### EXTRACTED DATA
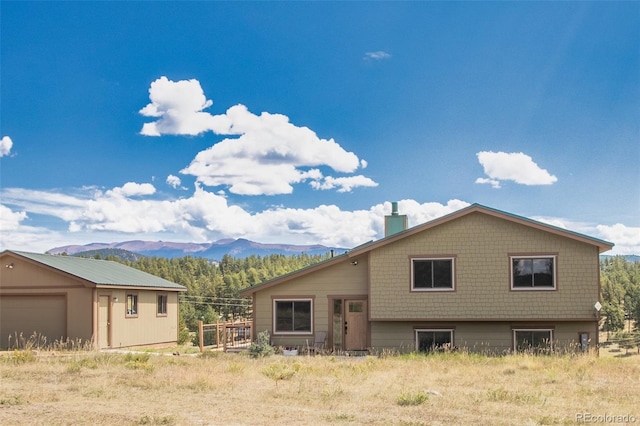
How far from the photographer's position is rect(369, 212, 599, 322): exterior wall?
77.4ft

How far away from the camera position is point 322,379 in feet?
52.8

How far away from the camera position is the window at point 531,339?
79.5ft

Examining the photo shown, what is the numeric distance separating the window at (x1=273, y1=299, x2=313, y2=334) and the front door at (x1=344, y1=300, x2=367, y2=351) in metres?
1.35

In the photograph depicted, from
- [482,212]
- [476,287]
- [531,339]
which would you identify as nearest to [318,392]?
[476,287]

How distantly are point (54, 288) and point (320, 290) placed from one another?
1056 cm

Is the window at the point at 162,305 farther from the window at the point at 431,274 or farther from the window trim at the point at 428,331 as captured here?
the window at the point at 431,274

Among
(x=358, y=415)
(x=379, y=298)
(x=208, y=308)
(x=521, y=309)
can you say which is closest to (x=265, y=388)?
(x=358, y=415)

### WRITTEN EXERCISE
Identify every line in the material above that contains the word "away", treating uppercase and lowercase as distinct, and copy each of those lines.

### EXERCISE ANSWER
How far away from the camera position is point 322,379 in feet?
How far away from the camera position is the window at point 531,339?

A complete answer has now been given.